Mas essa inovação vai além das questões técnicas. Ela transforma a forma como interagimos com o mundo ao nosso redor. Imagine pessoas cegas que vivem sozinhas ou em famílias onde todos têm deficiência visual. O quão revolucionário é poder identificar as cores das roupas, padrões dos tecidos, detectar mofo no teto, perceber bolor em alimentos ou ler painéis de eletrodomésticos? E isso sem mencionar as inúmeras outras situações do cotidiano que agora podem ser resolvidas com autonomia.

A tecnologia é, acima de tudo, uma ferramenta para melhorar nossas vidas. E, para nós, pessoas cegas, cada avanço como este é mais do que uma inovação: é um passo significativo rumo a uma maior qualidade de vida.

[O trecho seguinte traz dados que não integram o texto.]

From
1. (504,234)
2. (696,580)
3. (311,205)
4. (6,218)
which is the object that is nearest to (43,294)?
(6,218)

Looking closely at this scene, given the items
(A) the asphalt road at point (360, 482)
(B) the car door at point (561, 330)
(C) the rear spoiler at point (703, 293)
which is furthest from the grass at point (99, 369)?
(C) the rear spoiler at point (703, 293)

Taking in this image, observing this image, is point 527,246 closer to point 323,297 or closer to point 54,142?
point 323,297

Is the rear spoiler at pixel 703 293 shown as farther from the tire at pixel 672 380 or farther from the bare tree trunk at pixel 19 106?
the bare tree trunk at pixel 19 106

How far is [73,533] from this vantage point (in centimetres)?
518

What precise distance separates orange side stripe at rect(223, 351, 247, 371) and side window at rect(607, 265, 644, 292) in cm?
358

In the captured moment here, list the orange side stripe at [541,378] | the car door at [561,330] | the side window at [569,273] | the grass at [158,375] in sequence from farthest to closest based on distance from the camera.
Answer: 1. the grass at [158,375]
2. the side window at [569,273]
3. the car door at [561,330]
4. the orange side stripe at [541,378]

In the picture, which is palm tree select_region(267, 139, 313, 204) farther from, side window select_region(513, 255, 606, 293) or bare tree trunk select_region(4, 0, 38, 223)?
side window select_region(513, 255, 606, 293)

Se pensarmos na área da saúde, a importância da visão artificial se torna ainda mais evidente. Imagine uma pessoa cega com um machucado que deseja saber a coloração da ferida: está avermelhada? Há manchas ao redor? São informações fundamentais.

Trago um exemplo pessoal: desde que me separei, a cerca de 11 anos, moro sozinho e me utilizo de tecnologias que tornam a minha vida mais acessível, seja quando estou andando na rua, estou no trabalho, ou preciso limpar a casa e cozinhar.

Para pessoas diabéticas que utilizam insulina, a visão artificial também será revolucionária. Poder ler o display do aparelho de glicemia ou verificar a quantidade exata de insulina na seringa será um grande avanço. Conheço muitas pessoas cegas que por falta de acesso a essas informações, aplicam insulina de forma desregulada. conheço por exemplo, pessoas cegas que confiando apenas na percepção tátil para medir insulina, sem poder verificar com precisão se há bolhas de ar na insulina ou a quantidade correta de medicamento na seringa.

Esses exemplos sintetizam o potencial transformador da tecnologia e o impacto que a visão artificial já tem e que terá cada vez mais à medida que evolui. Estou convicto de que a inteligência artificial mudará a vida daqueles que souberem compreender e aproveitar suas funcionalidades.

Ainda há muito a ser desenvolvido, mas os primeiros passos para esse novo tempo já foram dados. A visão artificial não faz com que nós, cegos, enxerguemos, mas nos permite compreender e interagir com o mundo ao nosso redor de maneiras antes inimagináveis.